A man buys a parrot and brings him home.

But the parrot starts insulting him and gets really nasty, so the man picks up the parrot and tosses him into the freezer to teach him a lesson. He hears the bird squawking for a few minutes, but all of a sudden the parrot is quiet. The man opens the freezer door, the parrot walks out, looks up at him, and says, "I apologize for offending you, and I humbly ask your forgiveness."

The man says, "Well, thank you. I forgive you."

The parrot then says, "If you don't mind my asking, what did the chicken do?"

Just made this up, and apologize in advance... What did the Doctor give the weatherman after his skiing accident?

4 casts

Apology

(an old Yiddish joke)

The court jester argued with the king about whether an apology could be worse than the crime.

Later that day the king was going up the stairs when he felt a hand on his behind.

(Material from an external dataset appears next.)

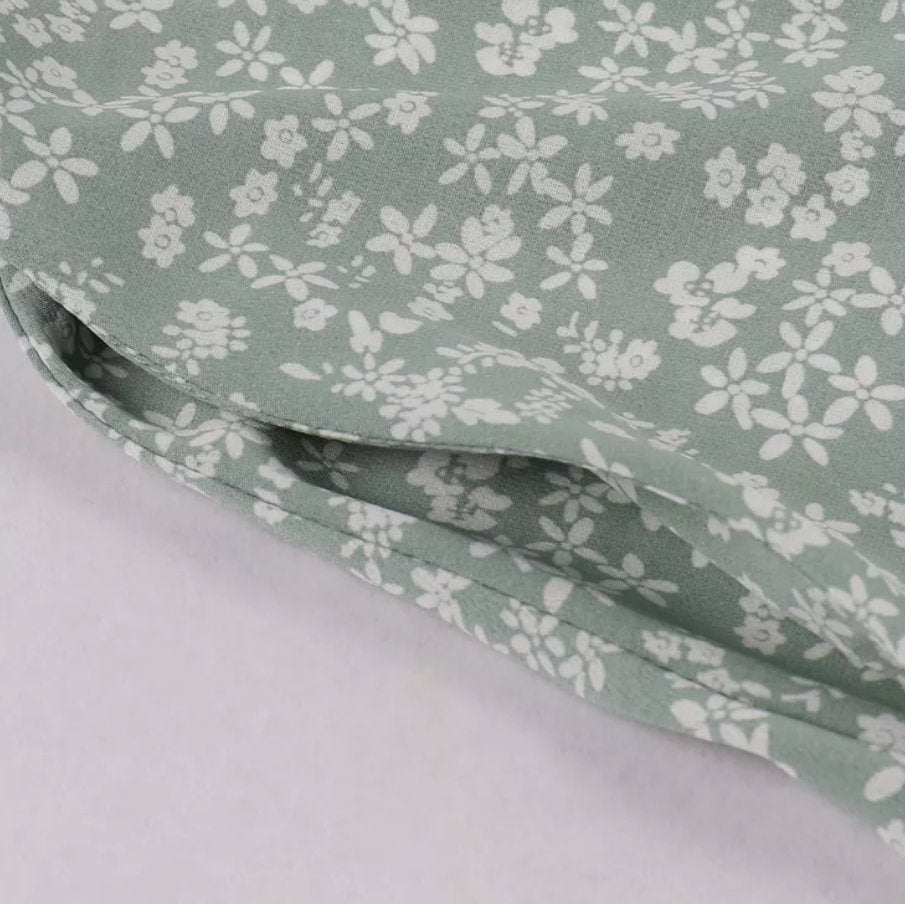 Vintage Land Tunika Kjole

He turned around to see the jester.

"I'm sorry your Highness, I apologize. I thought you were the Queen.

Not sure if that one has already been here, if so - I apologize

A man drives his car on the highway, when he hears the following traffic warning on the radio "Drivers, be careful there is a wrong way driver coming on the highway 9 in the direction of Berlin."
"Whaat?", shouts out the man to himself. "One?? More like a thousand of them!!"

Why are there so few Jim Jones jokes?

Because the punch line would be too long.

I apologize in advance.

for the longest time I've been told that we canadians apologize for a lot of things that aren't even our fault in the slightest

So in the name of all canadians I'd like to apologize for that

I was auditioning for a play today, and the director yelled at me. He said my acting reminded him of a female reproductive organ! Needless to say I stormed off…

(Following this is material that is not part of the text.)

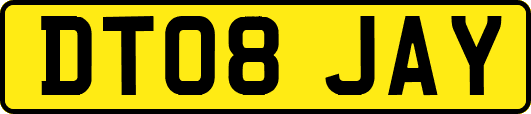 DT08JAY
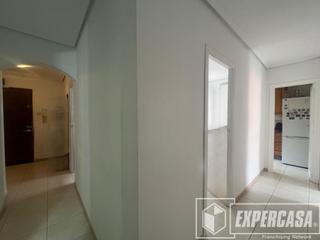 Appartement à Mont Olivet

But after I thought about it, I went back. I had to apologize for ovary acting.

Just think that there are jokes based on truth that can bring down governments, or jokes which make girl laugh. Many of the apologize repent puns are supposed to be funny, but some can be offensive. When jokes go too far, we try to silence them and it will be great if you give us feedback every time when a joke become inappropriate.

We suggest to use only working apologize rude piadas for adults and blagues for friends. Some of the dirty witze and dark jokes are funny, but use them with caution in real life. Try to remember funny jokes you've never heard to tell your friends and will make you laugh.